City of Oakland v. Industrial Accident Commission

The application of the city of Oakland, a municipal corporation, for a writ of review herein sets forth that one H. F. Norton had heretofore presented a petition before the Industrial Accident Commission for the adjustment of his claim against the petitioner herein arising out of an accident alleged to have occurred while in the employ of the petitioner on the fourteenth day of August, 1916. Upon the hearing before the said commission the evidence showed that the city of Oakland has established and maintained a municipal woodyard under an ordinance of said city, the terms of which ordinance, however, were not presented in evidence; that the nature of the applicant's employment was that of a teamster, whose general duties were those of delivering wood, hauling garbage, and performing such other services as might lawfully be required of him by the superintendent thereof within the scope and purposes and object of the institution. That on the eighteenth day of August, 1916, the said applicant, as such teamster, was instructed by the superintendent to deliver a load of wood to a certain address, and after so doing to proceed with his team to the dwelling of an indigent family for the purpose of moving its household goods.
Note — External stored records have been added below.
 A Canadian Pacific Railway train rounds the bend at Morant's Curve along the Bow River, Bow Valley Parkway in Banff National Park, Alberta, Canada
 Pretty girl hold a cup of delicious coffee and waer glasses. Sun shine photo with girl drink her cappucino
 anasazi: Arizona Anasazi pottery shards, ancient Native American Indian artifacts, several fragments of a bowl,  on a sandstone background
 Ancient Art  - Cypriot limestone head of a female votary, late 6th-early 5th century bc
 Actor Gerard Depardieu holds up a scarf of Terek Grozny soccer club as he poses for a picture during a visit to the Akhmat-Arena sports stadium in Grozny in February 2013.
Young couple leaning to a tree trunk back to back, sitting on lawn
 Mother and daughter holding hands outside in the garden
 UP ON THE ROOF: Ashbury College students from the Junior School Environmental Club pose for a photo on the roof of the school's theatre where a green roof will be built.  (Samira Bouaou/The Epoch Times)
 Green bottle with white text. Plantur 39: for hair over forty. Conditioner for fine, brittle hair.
While so proceeding to the fulfillment of this latter instruction the applicant's team and wagon came in collision *Page 486 with an electric car on the streets of the city of Oakland, whereby he was thrown from his wagon and injured.

The Industrial Accident Commission made an award in his favor and against the petitioner herein, and upon this proceeding the petitioner contends that said award was beyond the authority and jurisdiction of the commission, for the reason that the evidence and findings of the commission showed affirmatively that at the time said applicant received his said injuries he was not engaged in the performance of any service growing out of or incidental to his employment as a teamster for the said municipal woodyard of this petitioner, nor was he acting within the scope of the purposes for which said woodyard was created.
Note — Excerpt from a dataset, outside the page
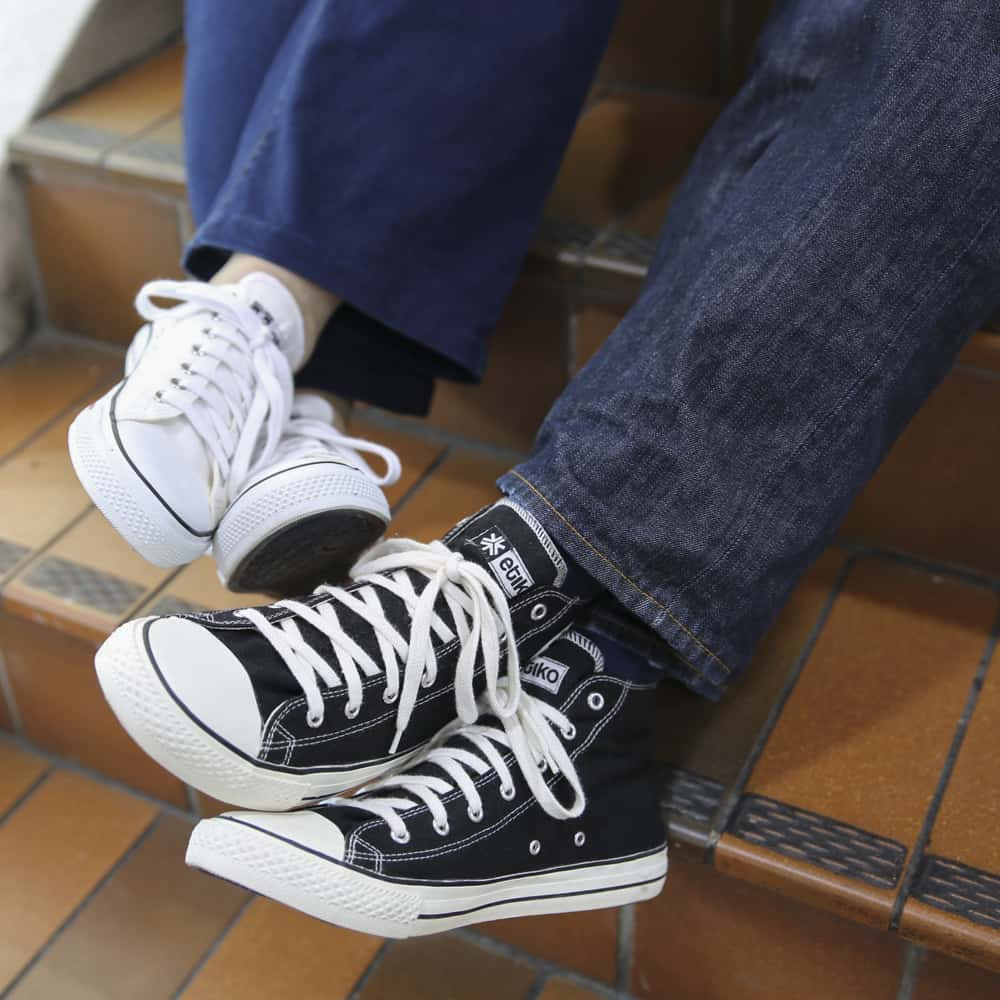 Two people wearing sneakers sitting down on stairs, only showing legs and feet.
In support of this contention the petitioner herein urged upon the hearing that upon the face of the findings of fact made by said commission it was entitled to the issuance of this writ, for the reason that the findings affirmatively show that the purpose for which said municipal woodyard was established and maintained was that of giving indigent unemployed persons board and lodging in return for labor in said woodyard, and that it was beyond the scope of the purposes of said institution and of the powers of its superintendent to direct the applicant to move an indigent family not in any way connected with said woodyard, and hence that in the performance of such service the said applicant was outside the scope of his employment.
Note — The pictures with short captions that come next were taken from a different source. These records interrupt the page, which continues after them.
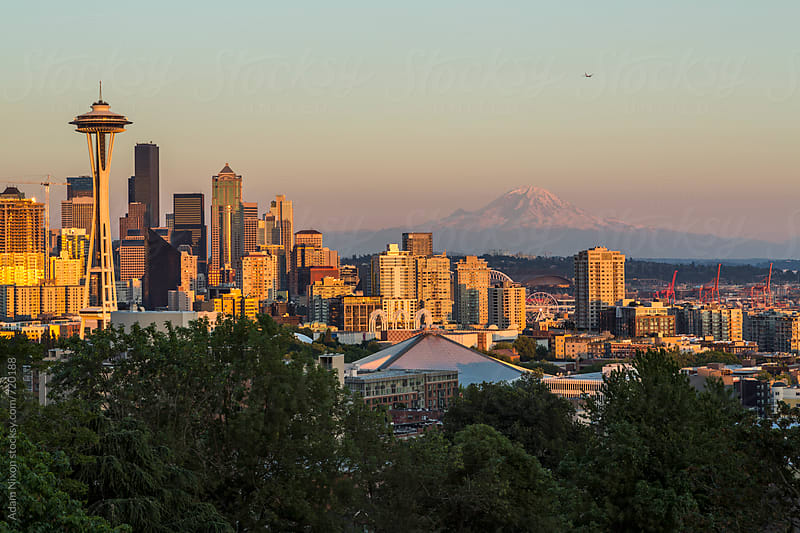 Seattle skyline and Mount Rainier by Adam Nixon for Stocksy United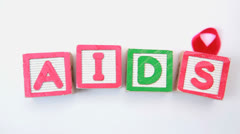 Aids spelled out in blocks with red ribbon - stock footage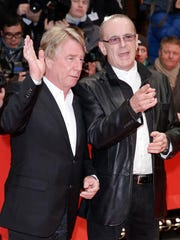 FILE - In this file photo dated Friday, Feb. 8, 2013, showing Francis Rossi, right, and Rick Parfitt as they arrive for the screening of the film Promised Land at the 63rd edition of the Berlinale, International Film Festival in Berlin, Germany. Status Quo rock band guitarist Rick Parfitt has died in Spain at age 68, according to a statement released by his manager Simon Porter, Saturday Dec. 24, 2016.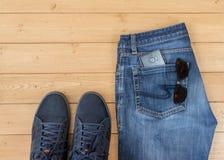 Mensen` s jeans en toebehoren op de houten vloer Stock Fotografie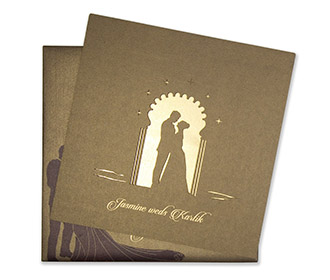 Brown colour Wedding Invite in cardboard with a cut out of a couple -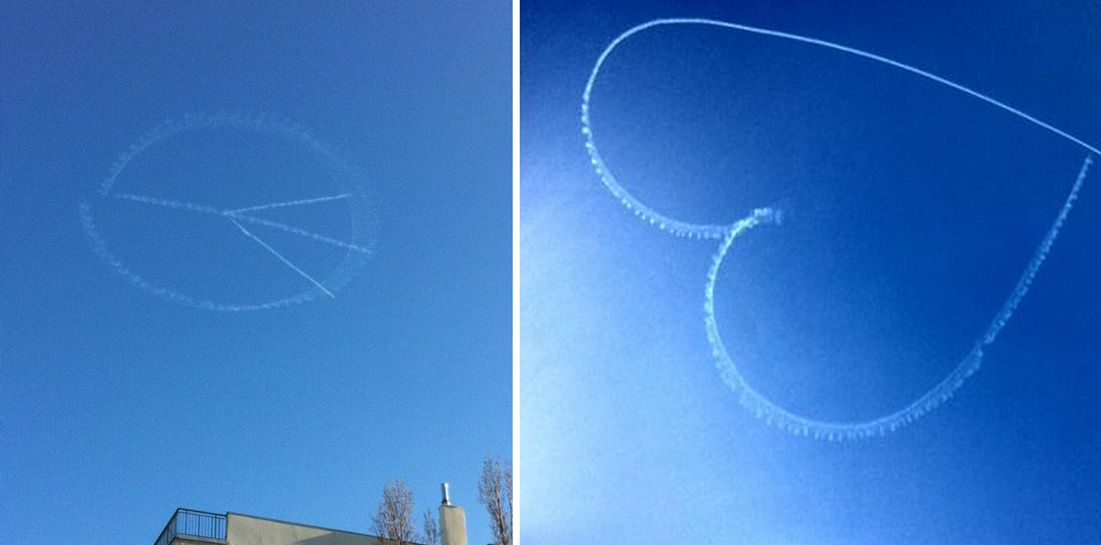 a lyon  un avion dessine des coeurs et des signes de paix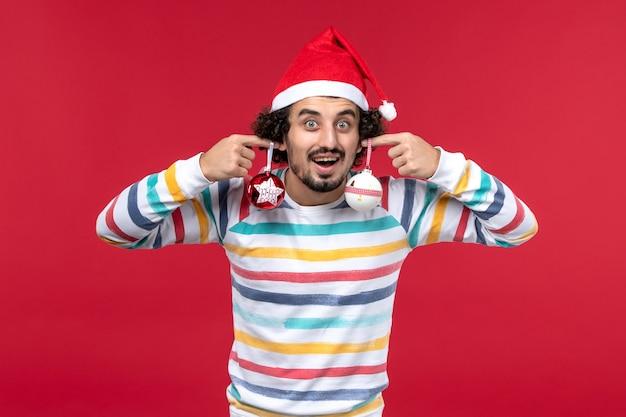 Vista frontal joven sosteniendo juguetes de árbol de navidad en la pared roja año nuevo rojo vacaciones macho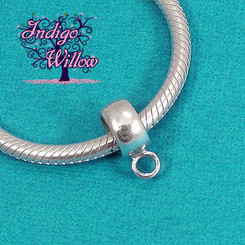 This little charm converter makes any of our dangling breast milk jewelry pieces into charms that fit perfectly onto Pandora and other European-style bracelets.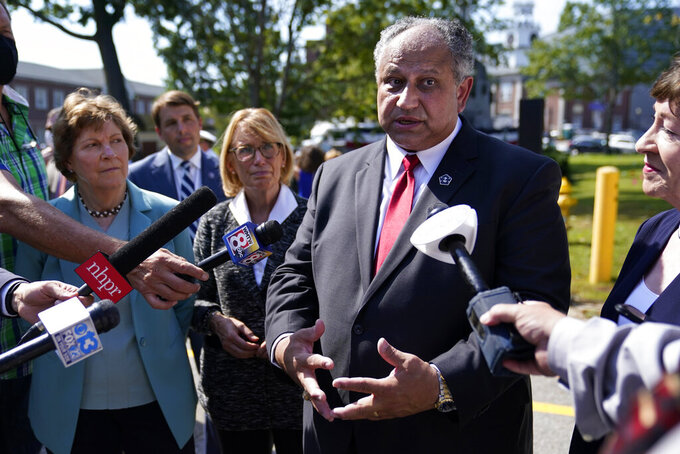 Navy Secretary Carlos Del Toro speaks to reporters following a groundbreaking ceremony for a $1.7 billion dry dock project at Portsmouth Naval Shipyard, Wednesday, Sept. 8, 2021, in Kittery, Maine. (AP Photo/Robert F. Bukaty)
It is true, as contended by said petitioner, that there are certain portions of the findings which are susceptible of such a construction, and that the findings of the commission might have been made much more definite with references to the scope and purposes of the creation and maintenance of this municipal institution. But, on the other hand, taking the findings of the commission as a whole, we think it sufficiently appears that the general purpose for which said institution was established and maintained was that of providing employment and relief for indigent persons and families within the city of Oakland, and that the powers and duties of its superintendent of such institution with reference to the particular uses which were to be made of the services of the applicant as a teamster were broader than that of merely directing the delivery of wood, and that, to use the language of sections 4 and 5 of the findings of said commission: "(4) The administration *Page 487 of said woodyard was conducted by a superintendent whose duties and powers as such were to generally administer the same for the purposes of its establishment, namely, the relief ofindigent persons. (5) That the duties of the said teamster were to perform all such services as were required of him by the said superintendent within the scope of the purposes and objects of said woodyard."

In view of these express findings we are unable to say that the direction given to the teamster to remove the household goods of an indigent family, in the course of performing which he was injured, was one outside of the powers of the superintendent of the institution and beyond the scope of the purposes of its creation. This being so, the evidence must be held to be sufficient to support the award of the commission. An examination of the evidence taken on the hearing before the commission also sufficiently shows that it was sufficient to justify the aforesaid finding.

For the foregoing reasons the petition herein is denied.